Benchmarking

5 November 2024

Benchmarking is about creating a system in which various ways or approaches to address the same task can be compared, in order to be able to analyse the strengths and weaknesses of various modelling approaches and gain new insights. In the social sciences, benchmarking can help establish which methods and models are most suitable to answer specific research questions.

A benchmarking challenge is when various teams of participants are set a challenge to predict a particular outcome. At the end of the challenge, the teams’ performances are evaluated based on a predefined set of matrices and evaluation criteria. Participants are provided with a training dataset which includes an outcome variable (dependent variable) and a range of predictor variables (independent variables). They then train a model on this dataset that can predict the outcome variable based on the values of the predictors. The resulting model is evaluated by predicting values in a holdout dataset. This is a dataset containing typically around 20% of observations that the participants have not had access to. The winner of the challenge is the group which can most effectively predict the target variable in the holdout data.

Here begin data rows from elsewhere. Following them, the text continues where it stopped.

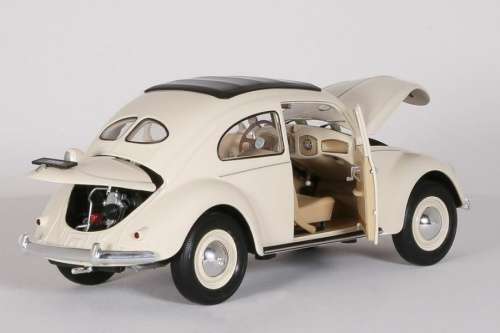 Volkswagen Beetle 1950 split rear window beige 1:18 Welly NEW+boxed   #8056 instant wheels
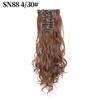 Extensões de Cabelo Cacheado Europeias e Americanas Transfronteiriças, Conjunto de 12 Peças de Extensões de Cabelo Sem Costura com Presilhas, Presilhas de Cabelo Sintético para Mulheres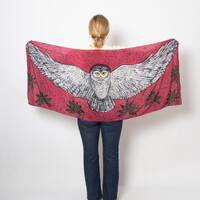 Owl Hand Painted Silk Scarf Burgundy Bird Wing Shawl Owl Gift 65X25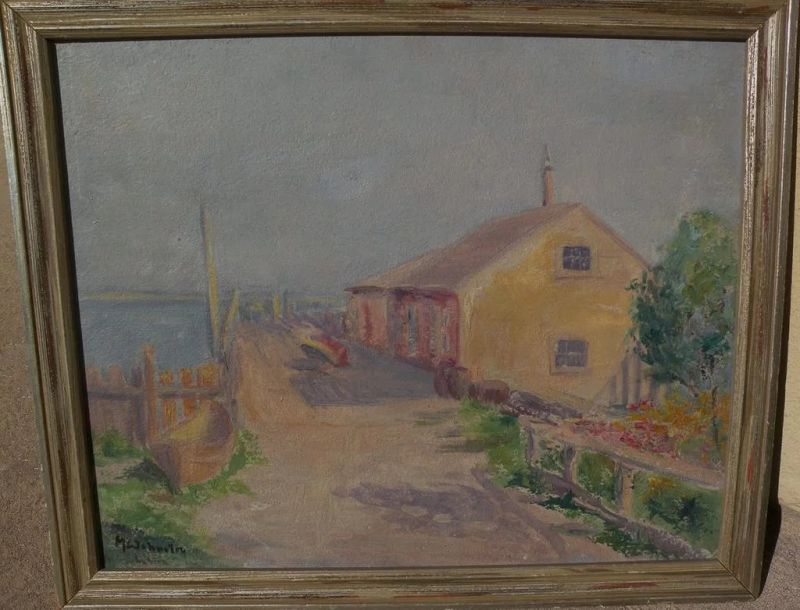 American impressionist painting building by the shore signed likely listed artist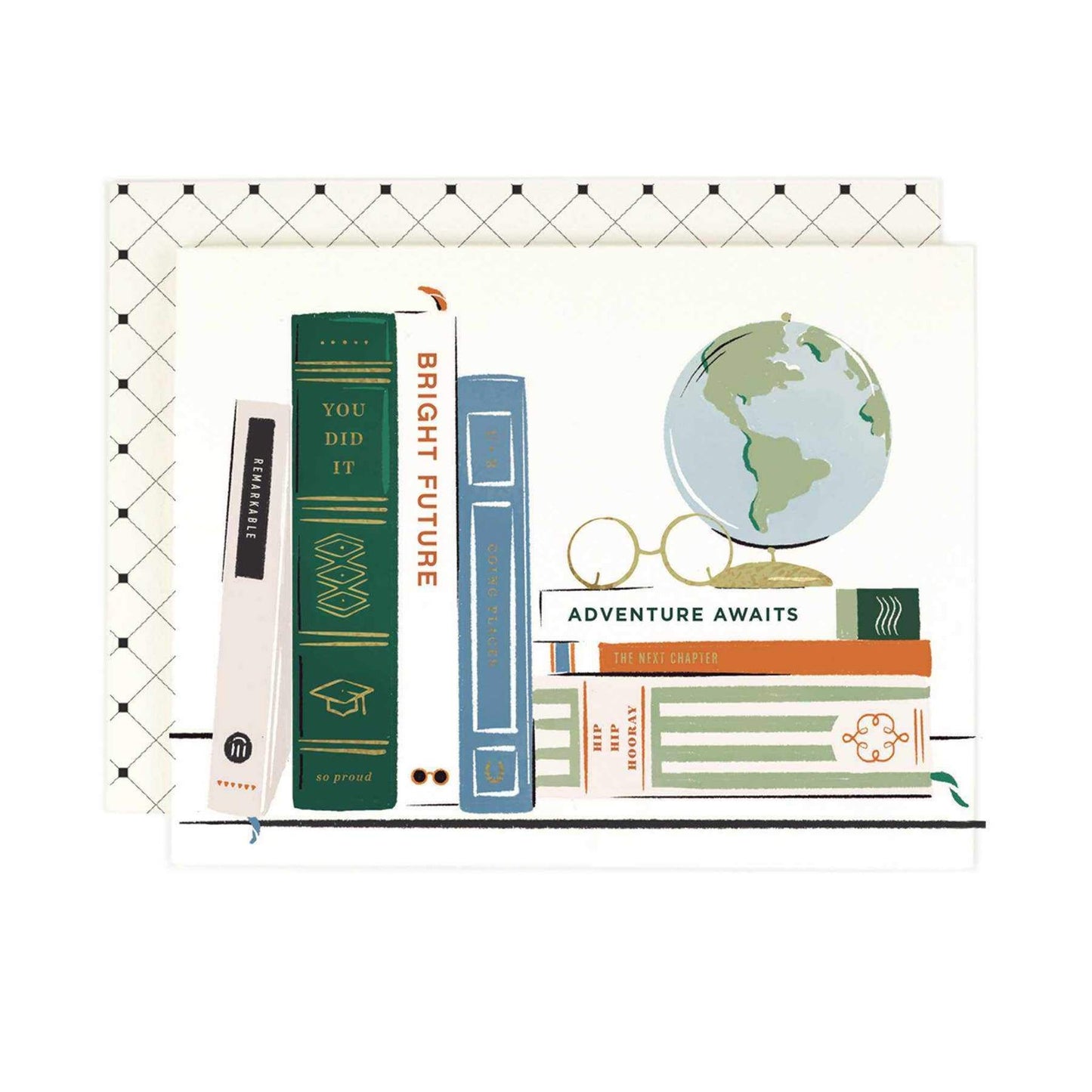 Elegant graduation card with gold foil accents on warm white paper, featuring books for the graduate design.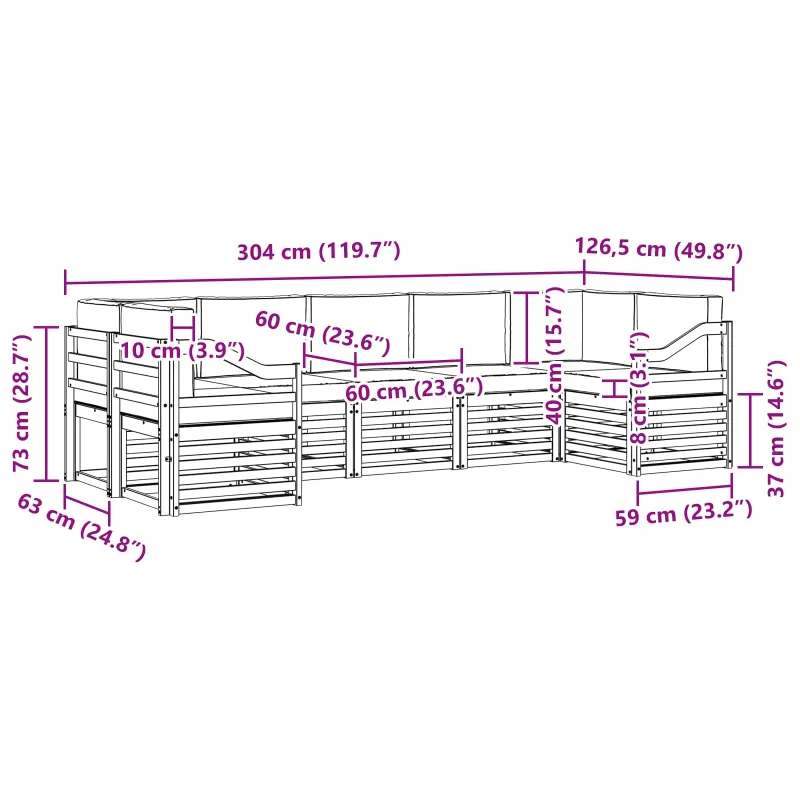 Sekcijos sofų komplektas 7 pcs Balta ir kreminė Poliesteris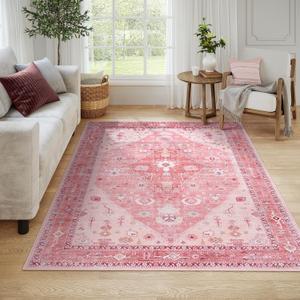 Lahome 5x7 Washable Pink Rugs for Bedroom Girls, Boho Tribal Nursery Living Room Rug, Vintage Soft Non Slip Area Rugs Indoor Carpet for Dorm Classroom Kids Room (5x7ft,Pink) (5' x 7')
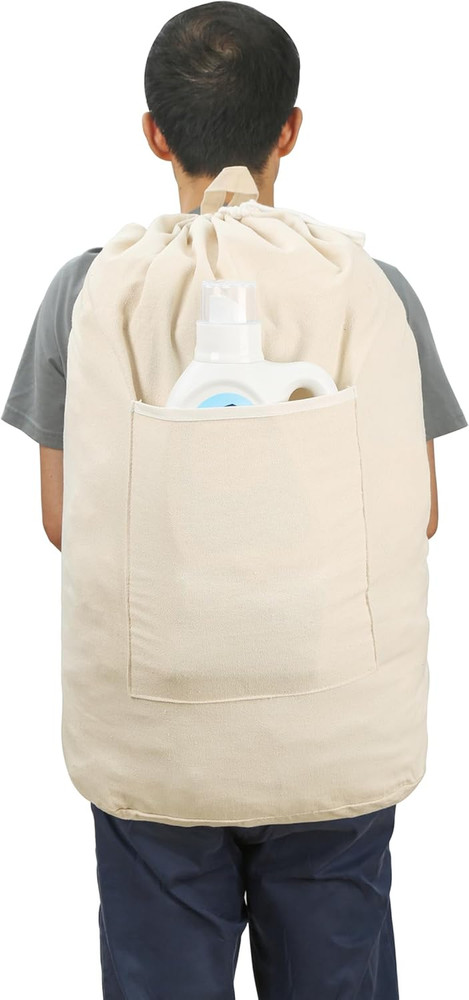 Canvas Laundry Bag, Washable Laundry Backpack, Adjustable Straps, Large Front Po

PreFer benchmarking challenge

The aim of the challenge is to measure the current predictability of fertility outcomes in the Netherlands to advance our understanding of fertility.

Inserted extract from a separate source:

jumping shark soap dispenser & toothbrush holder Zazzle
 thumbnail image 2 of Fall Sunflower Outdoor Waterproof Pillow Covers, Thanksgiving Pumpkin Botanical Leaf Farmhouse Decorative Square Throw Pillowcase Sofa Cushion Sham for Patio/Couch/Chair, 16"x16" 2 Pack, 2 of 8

Why predict fertility outcomes in a data challenge?

Fertility is widely studied in diverse disciplines due to its importance to individuals and societies. A lot of factors related to fertility outcomes have been identified. Yet these important factors only explain a fraction of the variation in fertility outcomes and we are unable to explain even their short-term changes. What do we miss?

This data challenge can potentially advance our understanding of fertility behavior and improve social policies and family planning in several ways. Measuring how well different factors and models can predict fertility outcomes for new cases will show which factors are more important. It can narrow down the scope for potential interventions and help people reach their desired family size. Comparing and interpreting different models submitted to a data challenge (e.g. theory- and data-driven) can identify new factors currently overlooked by the theories of fertility and highlight the gaps in current knowledge (e.g. important interactions or non-linear effects).